───── Material for this task
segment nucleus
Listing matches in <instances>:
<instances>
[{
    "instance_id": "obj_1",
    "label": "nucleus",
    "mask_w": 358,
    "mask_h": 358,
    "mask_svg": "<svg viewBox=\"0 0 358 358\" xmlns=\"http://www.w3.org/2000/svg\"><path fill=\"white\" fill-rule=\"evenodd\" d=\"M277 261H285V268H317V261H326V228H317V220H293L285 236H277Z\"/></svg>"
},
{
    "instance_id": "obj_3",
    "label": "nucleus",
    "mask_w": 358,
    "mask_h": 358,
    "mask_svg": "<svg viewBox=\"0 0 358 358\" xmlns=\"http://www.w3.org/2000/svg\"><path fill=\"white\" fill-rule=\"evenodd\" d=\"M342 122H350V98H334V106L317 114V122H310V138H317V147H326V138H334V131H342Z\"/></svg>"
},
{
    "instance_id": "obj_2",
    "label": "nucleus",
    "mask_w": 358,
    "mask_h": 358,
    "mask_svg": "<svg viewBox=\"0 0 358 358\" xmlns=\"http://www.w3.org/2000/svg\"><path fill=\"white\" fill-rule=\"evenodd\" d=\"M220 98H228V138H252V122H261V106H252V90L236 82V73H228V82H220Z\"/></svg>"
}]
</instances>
──────────
Count the lines in the items above that contain the string "instances", treating uppercase and lowercase letters as distinct. Reply with the number alone.

3